• [Problem statement]: Can you arrange everything from the line containing "What distance keeps" down to the last of the lines below as a two-column CSV with the headers "query" and "reply"? Give one row for each line and the answer that follows it, with each value in its own quoted field and any line breaks turned into spaces.
════════════════
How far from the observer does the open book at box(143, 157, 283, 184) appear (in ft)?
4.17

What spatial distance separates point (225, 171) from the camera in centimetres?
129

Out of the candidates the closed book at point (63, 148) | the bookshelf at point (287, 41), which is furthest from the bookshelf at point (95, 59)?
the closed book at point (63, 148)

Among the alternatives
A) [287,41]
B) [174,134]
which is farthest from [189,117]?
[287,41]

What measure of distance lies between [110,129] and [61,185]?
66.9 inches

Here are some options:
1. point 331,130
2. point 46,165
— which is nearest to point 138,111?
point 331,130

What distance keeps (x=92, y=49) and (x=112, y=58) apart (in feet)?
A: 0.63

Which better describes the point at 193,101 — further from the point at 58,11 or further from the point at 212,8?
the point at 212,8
════════════════
• [Finished answer]:
query,reply
"What distance keeps (x=92, y=49) and (x=112, y=58) apart (in feet)?","A: 0.63"
"Which better describes the point at 193,101 — further from the point at 58,11 or further from the point at 212,8?","the point at 212,8"